▶ _Directions for this task_
In the part of the listing below that opens with the line containing "From the shooting" and closes with the line containing "407 centimetres", change "farther" to "further" and leave everything else as it is. Give back only those lines.

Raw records
-- BEGIN --
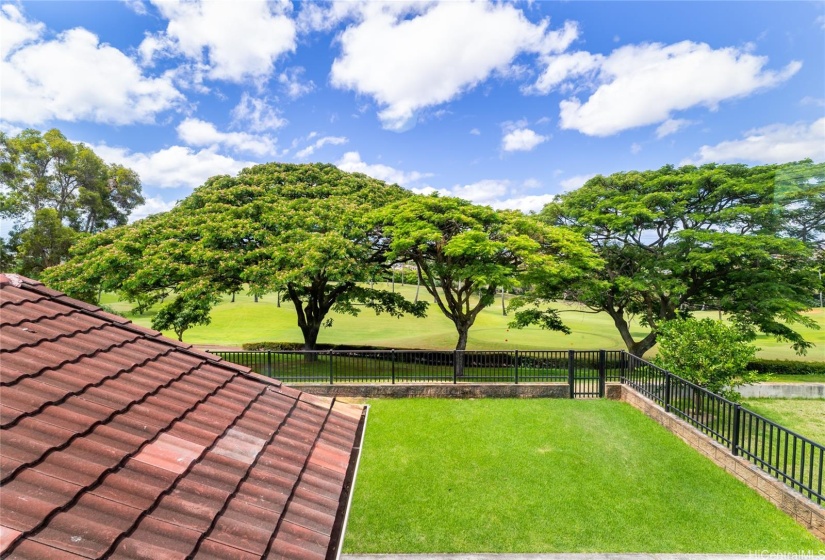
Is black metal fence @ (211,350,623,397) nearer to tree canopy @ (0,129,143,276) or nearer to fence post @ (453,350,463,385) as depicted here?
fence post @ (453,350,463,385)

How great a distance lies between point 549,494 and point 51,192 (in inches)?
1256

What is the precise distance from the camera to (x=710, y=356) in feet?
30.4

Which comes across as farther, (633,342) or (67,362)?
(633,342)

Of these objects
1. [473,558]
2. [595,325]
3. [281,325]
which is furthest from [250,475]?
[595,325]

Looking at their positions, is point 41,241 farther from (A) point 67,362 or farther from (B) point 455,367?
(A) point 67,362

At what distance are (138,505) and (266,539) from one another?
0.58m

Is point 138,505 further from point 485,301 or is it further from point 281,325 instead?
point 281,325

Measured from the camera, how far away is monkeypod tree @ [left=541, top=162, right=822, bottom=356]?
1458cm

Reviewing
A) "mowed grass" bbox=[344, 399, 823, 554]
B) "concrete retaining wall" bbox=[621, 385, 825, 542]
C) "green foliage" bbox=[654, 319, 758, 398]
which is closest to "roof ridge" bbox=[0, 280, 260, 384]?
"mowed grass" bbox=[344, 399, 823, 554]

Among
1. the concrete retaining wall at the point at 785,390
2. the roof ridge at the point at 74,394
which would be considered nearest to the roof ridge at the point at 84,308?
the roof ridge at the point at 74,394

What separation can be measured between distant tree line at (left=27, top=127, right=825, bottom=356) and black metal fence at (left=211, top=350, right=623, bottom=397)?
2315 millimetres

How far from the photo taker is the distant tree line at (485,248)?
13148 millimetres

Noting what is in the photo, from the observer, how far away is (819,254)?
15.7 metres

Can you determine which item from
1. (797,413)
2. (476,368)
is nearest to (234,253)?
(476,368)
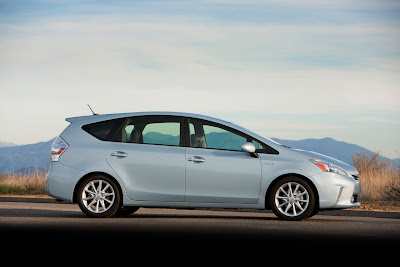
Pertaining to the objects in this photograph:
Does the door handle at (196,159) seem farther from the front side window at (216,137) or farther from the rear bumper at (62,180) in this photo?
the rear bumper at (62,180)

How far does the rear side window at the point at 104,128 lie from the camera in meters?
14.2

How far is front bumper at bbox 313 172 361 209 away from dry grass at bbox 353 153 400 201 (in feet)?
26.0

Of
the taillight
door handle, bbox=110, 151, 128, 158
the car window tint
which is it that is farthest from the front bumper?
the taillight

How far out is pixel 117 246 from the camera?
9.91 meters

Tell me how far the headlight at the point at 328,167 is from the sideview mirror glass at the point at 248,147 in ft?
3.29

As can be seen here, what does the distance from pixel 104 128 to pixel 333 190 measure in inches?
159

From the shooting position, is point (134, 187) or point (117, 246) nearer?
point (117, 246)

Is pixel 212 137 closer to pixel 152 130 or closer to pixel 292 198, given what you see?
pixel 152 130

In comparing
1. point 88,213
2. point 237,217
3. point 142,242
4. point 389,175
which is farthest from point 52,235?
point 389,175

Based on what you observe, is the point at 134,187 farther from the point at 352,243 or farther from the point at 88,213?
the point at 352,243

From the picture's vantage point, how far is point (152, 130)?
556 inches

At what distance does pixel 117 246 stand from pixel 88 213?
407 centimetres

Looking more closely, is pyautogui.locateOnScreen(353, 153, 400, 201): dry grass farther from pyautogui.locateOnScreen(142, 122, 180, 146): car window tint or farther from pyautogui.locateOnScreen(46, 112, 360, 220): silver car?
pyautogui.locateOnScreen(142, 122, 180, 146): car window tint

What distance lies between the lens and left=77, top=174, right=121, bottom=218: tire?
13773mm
-- END --
▶ _Answer to this problem_
From the shooting position, is point (134, 187) or point (117, 246) nearer?
point (117, 246)

Is pixel 212 137 closer to pixel 152 130 or closer to pixel 292 198, given what you see?
pixel 152 130

In comparing
1. point 88,213
2. point 237,217
3. point 142,242
4. point 389,175
which is farthest from point 52,235?
point 389,175

Based on what you observe, is the point at 134,187 further from the point at 352,243 or further from the point at 88,213?
the point at 352,243

From the picture's vantage point, how far is point (152, 130)?
556 inches

At what distance does pixel 117 246 stand from pixel 88 213?
407 centimetres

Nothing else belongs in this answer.